Create Binary Transparency for Artifact Registries guide
Fixes https://github.com/ossf/wg-securing-software-repos/issues/47
woodruffw 16 hours ago said:
To tack onto what @haydentherapper said: PyPI's behavior is subtle in that filenames are always unique and immutable on PyPI, but releases themselves are not. In other words: a project foo that gets deleted or turned over to a new user can't overwrite foo-1.2.3.tar.gz if that distribution file was already uploaded by a previous maintainer, but the new maintainer might be able to upload foo-1.2.3-py3-none-any.whl or similar if no wheel was previously uploaded for that version of foo.
In practice this means that resolving foo==1.2.3 isn't guaranteed to be stable for a given host, since the new maintainer can always upload a new (unique) file to the old version that's more specific/matches the host's target configuration more precisely.
That sounds extremely problematic to me. I expect that repositories must sometimes remove packages of a given version (e.g., by court order), but I think most users would expect that a given version# would be stable. This loophole is a great way to hide attacks. Is this functionality critical to PyPI somehow? Could PyPI be changed to prevent it (at least, say, after a day or so of the "initial" version being uploaded)?
@david-a-wheeler
Is this functionality critical to PyPI somehow?

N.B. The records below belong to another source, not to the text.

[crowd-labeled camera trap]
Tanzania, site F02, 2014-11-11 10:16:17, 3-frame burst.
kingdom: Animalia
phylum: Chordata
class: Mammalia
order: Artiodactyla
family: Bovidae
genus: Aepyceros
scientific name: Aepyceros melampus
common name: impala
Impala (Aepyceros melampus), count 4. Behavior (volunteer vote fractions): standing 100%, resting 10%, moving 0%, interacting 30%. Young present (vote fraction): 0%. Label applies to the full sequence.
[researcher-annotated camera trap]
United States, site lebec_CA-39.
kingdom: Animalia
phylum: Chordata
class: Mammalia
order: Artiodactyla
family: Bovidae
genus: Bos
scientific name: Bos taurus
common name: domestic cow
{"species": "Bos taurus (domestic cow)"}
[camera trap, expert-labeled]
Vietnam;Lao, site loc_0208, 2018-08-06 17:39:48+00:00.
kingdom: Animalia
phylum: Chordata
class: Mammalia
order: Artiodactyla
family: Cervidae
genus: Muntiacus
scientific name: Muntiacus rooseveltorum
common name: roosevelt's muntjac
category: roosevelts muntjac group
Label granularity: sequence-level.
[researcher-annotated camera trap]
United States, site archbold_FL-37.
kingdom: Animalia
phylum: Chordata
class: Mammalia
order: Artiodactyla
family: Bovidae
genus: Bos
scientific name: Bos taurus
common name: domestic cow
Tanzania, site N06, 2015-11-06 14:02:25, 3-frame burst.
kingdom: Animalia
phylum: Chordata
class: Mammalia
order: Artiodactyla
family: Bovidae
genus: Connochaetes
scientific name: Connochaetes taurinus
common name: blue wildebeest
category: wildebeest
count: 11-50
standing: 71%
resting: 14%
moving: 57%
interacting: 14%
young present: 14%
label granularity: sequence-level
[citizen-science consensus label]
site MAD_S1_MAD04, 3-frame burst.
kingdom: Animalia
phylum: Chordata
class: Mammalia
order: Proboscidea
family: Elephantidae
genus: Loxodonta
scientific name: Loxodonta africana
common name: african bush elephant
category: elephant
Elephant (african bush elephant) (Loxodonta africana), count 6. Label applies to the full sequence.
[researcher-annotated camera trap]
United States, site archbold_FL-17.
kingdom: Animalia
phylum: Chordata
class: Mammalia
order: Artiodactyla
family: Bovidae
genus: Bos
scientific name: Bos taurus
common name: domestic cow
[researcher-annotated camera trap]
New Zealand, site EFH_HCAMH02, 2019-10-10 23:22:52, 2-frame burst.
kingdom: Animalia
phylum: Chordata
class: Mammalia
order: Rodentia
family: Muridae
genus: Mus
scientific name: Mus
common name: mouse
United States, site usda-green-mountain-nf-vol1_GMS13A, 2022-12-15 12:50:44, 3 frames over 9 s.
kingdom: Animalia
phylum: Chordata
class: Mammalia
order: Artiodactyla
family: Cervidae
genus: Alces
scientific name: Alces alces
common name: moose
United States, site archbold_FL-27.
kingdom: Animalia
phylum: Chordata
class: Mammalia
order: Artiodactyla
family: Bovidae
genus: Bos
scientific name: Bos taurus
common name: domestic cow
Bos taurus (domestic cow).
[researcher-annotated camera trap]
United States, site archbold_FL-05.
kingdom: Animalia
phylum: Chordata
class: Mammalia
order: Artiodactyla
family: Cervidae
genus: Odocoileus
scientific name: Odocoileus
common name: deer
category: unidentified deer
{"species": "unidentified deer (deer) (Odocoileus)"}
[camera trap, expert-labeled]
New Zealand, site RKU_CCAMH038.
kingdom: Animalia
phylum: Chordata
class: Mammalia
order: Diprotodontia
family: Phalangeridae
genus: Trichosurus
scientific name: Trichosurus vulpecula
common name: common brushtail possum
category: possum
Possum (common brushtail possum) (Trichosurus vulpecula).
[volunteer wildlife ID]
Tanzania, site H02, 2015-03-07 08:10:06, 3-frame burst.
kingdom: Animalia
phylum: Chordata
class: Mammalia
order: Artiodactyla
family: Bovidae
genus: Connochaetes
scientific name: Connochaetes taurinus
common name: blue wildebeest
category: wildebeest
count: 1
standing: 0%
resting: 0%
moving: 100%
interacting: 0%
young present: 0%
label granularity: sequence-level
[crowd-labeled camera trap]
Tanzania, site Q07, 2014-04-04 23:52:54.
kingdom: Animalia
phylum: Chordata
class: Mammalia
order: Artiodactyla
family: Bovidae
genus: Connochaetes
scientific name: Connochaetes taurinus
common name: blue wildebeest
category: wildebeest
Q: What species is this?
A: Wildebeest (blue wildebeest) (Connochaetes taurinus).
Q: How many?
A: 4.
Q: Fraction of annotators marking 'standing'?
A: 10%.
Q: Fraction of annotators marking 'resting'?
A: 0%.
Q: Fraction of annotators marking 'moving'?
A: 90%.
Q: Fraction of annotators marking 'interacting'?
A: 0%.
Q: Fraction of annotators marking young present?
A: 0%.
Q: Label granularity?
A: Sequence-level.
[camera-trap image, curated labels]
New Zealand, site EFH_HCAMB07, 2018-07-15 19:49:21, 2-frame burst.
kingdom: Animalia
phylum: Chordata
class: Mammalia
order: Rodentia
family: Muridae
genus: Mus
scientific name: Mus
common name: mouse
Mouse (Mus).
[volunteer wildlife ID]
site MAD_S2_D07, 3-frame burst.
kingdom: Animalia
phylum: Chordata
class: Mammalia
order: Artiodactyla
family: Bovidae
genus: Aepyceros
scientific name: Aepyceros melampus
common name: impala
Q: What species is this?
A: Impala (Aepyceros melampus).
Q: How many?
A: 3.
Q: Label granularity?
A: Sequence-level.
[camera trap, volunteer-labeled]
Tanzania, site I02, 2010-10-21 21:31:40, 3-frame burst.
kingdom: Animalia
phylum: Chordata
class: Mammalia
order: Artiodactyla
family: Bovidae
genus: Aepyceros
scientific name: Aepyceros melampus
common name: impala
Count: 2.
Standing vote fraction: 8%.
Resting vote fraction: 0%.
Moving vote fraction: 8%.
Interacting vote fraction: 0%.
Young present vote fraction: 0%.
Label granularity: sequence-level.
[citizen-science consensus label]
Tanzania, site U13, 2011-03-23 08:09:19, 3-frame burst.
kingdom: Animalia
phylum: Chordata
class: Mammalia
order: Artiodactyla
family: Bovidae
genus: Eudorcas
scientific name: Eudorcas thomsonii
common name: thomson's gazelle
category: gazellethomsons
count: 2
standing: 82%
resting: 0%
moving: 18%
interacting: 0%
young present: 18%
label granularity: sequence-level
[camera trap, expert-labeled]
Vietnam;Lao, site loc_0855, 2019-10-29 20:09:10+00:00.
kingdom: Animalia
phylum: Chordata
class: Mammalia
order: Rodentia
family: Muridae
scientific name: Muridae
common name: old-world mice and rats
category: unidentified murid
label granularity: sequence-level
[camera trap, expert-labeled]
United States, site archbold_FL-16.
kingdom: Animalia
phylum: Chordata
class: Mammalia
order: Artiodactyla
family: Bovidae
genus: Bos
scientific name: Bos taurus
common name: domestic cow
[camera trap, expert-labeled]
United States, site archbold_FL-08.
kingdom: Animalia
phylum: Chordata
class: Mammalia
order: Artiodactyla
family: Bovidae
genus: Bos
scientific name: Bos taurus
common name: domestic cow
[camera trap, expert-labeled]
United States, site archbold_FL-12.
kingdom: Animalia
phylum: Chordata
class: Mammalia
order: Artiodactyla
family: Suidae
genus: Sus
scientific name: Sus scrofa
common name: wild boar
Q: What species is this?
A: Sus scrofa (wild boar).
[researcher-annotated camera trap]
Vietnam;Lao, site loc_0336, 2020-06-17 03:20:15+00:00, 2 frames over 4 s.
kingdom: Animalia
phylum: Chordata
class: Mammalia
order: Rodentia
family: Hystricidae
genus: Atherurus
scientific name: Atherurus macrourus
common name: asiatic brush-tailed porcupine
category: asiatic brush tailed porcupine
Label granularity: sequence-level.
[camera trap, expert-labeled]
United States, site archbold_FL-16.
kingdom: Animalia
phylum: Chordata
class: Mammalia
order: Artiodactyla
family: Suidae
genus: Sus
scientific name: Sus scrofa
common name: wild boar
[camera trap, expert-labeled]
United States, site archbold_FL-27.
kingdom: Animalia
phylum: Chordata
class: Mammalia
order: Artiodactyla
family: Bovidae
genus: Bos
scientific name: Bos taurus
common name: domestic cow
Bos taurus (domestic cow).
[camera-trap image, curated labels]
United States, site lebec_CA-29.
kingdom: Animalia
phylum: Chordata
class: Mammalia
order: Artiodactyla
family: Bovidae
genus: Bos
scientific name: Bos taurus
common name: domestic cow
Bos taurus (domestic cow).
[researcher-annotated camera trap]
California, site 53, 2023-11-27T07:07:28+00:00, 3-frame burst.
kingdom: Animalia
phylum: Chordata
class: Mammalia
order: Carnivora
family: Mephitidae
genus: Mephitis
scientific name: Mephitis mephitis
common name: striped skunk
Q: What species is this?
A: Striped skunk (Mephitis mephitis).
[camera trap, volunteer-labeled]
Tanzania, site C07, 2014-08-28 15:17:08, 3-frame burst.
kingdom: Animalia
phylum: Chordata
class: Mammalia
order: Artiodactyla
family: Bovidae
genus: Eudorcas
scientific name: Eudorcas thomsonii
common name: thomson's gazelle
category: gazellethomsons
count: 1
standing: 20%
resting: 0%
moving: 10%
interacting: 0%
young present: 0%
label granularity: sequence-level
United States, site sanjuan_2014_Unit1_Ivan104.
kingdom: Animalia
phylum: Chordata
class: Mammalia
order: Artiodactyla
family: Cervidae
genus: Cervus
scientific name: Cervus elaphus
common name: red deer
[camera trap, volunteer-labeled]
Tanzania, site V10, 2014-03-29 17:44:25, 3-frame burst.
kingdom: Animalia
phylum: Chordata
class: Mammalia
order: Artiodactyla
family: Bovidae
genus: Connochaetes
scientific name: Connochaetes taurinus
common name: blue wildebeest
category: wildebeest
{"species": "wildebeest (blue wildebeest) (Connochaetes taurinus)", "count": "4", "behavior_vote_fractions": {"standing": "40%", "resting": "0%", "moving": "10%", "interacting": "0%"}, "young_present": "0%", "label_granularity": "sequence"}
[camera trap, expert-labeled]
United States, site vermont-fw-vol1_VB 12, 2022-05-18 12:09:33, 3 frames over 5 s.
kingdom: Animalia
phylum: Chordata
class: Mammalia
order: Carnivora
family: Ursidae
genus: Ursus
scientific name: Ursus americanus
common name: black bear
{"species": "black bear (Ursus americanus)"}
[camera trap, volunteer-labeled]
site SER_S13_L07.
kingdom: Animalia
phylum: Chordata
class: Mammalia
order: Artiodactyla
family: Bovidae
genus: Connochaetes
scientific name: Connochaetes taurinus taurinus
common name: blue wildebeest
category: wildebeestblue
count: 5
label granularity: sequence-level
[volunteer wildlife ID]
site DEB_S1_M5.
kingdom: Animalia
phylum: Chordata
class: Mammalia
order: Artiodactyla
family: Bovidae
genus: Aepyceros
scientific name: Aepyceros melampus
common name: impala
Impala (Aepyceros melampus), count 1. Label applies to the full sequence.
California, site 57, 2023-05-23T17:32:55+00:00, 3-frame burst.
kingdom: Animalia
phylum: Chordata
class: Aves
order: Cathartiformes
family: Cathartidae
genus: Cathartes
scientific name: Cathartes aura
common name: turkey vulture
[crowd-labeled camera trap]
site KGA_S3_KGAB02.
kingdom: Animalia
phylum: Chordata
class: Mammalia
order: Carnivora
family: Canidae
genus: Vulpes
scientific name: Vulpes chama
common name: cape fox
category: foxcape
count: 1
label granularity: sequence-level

This property is used because the ABI of CPython, architectures, and platforms (known in Python-land as "tags") aren't known in-advance and new ones are added over time. With this property Python packages can build and release new artifacts that are compiled for new "tags" without issuing a whole new release (since many times the source code doesn't change, only the tool for building).
I'm not sure how often this happens in practice and whether or not it's worth the additional risk because I don't maintain many packages that have these requirements.
This property also exists because artifacts are typically built in different processes so arrive at different times. There's currently no mechanism for "drafting" a release, so it'd be a race to get all your artifacts built before a timer expired.
I think adding support for "draft" releases would make removing this property of an index viable, but even then I am not sure of the impact for maintainers, needs more studying to be sure.
This loophole is a great way to hide attacks. Is this functionality critical to PyPI somehow? Could PyPI be changed to prevent it (at least, say, after a day or so of the "initial" version being uploaded)?
There's a long-ish thread on the current behavior here: https://discuss.python.org/t/restricting-open-ended-releases-on-pypi/43566
The TL;DR of it is that PyPI having "open-ended" releases is currently relied upon for some packaging workflows, e.g. there are maintainers who update their releases to contain wheels for new versions of Python rather than publishing an entirely new version with no functional changes. There's also some debate about how serious the vector is, given that (1) the attacker can only upload new files, not overwrite existing release files, and (2) could always just make a new release instead, given that Python as an ecosystem tends to avoid exact version-pinning.
But apart from that, +1 to everything @sethmlarson said, especially drafting -- there is a PEP that enables support for drafting on PyPI and other indices, and I've (very) recently been given the resources to begin work on actually implementing it 🙂
I'm not sure how often this happens in practice and whether or not it's worth the additional risk because I don't maintain many packages that have these requirements.
It happens quite often!
That sounds extremely problematic to me. I expect that repositories must sometimes remove packages of a given version (e.g., by court order), but I think most users would expect that a given version# would be stable. This loophole is a great way to hide attacks.
The risk is entirely mitigated by using lockfiles or hash-pinned requirements files.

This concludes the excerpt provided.